Today, the question is why are high-end smartphones becoming more expensive with every new release?
High-end specifications to blame
There are a number of reasons for flagship smartphones’ higher prices, however, all stem from the manufacturers’ thirst to add top-of-the-line specs to their smartphones.
While there is always a demand for a larger screen and bigger battery; the SoC plays a significant role in inflating the smartphone price.
For instance, this year, it’s Qualcomm Snapdragon 865 which is responsible for the higher price. Not only is the chip expensive, but it offloads the 4G and 5G connectivity to separate a chip (X55 Modem). Since two individual chips are required, it requires additional space to fit in.
The chip naturally requires smartphones to leave more space, have a complicated motherboard, and a bigger battery to support inflated specifications, therefore leading to a higher price.
Manufacturers go for cheaper options
In retaliation, several smartphone makers have decided to skip out on the Qualcomm’s latest chip. Google might not include the Snapdragon 865 in its Pixel 5. This was suggested in a recent teardown of the Google camera app.
Meanwhile, LG and Nokia, both have decided to deliver their flagship phones, LG G9 ThinQ and Nokia 8.3, with Snapdragon 765G. The chip is relatively cheap and slightly slower than 865; however, the biggest plus point is 765G has an integrated 5G modem.
This allows smartphone makers to deliver 5G capability while keeping a lower price. Rumors are that the Google Pixel 5 will also pack the Snapdragon 765G SoC.
Overpriced devices from the likes of Samsung and Google is one big reason why Chinese manufacturers have been able to scoop up huge smartphone market shares.
Last month, Xiaomi became the second-biggest smartphone manufacturer, dethroning Huawei, who is another contender from China.
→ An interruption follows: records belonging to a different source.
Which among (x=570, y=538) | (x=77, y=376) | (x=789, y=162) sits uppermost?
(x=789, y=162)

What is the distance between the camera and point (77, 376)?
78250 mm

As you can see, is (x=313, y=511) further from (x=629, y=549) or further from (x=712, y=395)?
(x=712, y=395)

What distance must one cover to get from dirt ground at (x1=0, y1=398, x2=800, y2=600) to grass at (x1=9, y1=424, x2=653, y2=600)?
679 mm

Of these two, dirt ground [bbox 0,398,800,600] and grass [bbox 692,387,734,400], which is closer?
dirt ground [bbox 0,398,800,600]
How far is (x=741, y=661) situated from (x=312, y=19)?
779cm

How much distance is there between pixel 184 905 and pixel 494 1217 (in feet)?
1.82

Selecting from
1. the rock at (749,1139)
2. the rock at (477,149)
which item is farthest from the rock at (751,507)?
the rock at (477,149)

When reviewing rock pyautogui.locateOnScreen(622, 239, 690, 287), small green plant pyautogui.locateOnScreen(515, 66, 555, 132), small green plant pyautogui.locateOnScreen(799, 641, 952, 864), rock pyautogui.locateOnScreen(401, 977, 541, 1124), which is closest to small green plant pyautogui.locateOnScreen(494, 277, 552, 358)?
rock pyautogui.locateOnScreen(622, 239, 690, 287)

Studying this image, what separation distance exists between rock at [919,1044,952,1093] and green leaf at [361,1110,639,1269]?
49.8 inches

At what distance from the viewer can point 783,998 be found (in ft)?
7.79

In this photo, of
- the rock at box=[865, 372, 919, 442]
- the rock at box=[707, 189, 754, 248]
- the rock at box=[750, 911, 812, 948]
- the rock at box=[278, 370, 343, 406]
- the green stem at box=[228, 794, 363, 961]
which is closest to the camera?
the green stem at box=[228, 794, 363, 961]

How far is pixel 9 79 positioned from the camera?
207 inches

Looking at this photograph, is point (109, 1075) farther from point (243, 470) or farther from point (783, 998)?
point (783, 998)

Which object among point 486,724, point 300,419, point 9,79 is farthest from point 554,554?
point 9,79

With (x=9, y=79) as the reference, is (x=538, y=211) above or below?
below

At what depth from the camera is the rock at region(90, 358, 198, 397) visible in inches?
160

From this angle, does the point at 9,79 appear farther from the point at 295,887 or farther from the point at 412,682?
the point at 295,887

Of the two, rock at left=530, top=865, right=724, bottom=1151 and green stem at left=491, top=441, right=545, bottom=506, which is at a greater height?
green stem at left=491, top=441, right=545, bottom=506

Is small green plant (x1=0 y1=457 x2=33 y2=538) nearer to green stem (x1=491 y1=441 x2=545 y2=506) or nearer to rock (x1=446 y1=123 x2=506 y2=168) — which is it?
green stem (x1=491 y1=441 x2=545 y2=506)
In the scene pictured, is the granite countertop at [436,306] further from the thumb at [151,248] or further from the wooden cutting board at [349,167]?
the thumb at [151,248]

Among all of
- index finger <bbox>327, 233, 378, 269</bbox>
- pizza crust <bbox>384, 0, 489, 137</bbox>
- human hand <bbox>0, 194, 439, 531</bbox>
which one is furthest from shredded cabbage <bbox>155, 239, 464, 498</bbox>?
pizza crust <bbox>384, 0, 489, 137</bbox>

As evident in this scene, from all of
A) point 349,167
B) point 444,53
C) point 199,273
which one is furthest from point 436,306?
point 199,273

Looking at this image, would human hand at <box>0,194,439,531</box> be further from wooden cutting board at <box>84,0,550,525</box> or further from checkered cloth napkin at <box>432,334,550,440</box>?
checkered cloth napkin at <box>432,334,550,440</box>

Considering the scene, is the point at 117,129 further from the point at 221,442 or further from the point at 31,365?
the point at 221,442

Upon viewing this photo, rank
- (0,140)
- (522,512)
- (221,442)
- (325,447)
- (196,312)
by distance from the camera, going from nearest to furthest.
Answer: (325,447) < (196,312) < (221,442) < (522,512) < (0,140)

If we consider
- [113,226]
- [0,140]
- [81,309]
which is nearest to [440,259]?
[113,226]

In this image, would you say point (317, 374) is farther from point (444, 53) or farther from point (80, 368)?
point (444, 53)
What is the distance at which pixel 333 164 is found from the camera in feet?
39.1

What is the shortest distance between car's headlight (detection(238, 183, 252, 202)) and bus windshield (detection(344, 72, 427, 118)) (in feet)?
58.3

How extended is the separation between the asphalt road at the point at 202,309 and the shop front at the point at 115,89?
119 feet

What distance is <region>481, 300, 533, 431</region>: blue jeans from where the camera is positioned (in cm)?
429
Meanwhile, Oppo and Vivo both retained their positions in the top five.
Yesterday, Xiaomi announced Redmi K30, which offers Snapdragon 865 (5G capable), a 6.67-inch AMOLED screen, a 4,700mAh battery, a quad-camera with 64 MP primary shooter, all of this for a starting price of $425.
This makes us wonder, even if Redmi K30 compromised on a few features (just our speculation), do other premium smartphone makers really justify their $1000 price tag and above?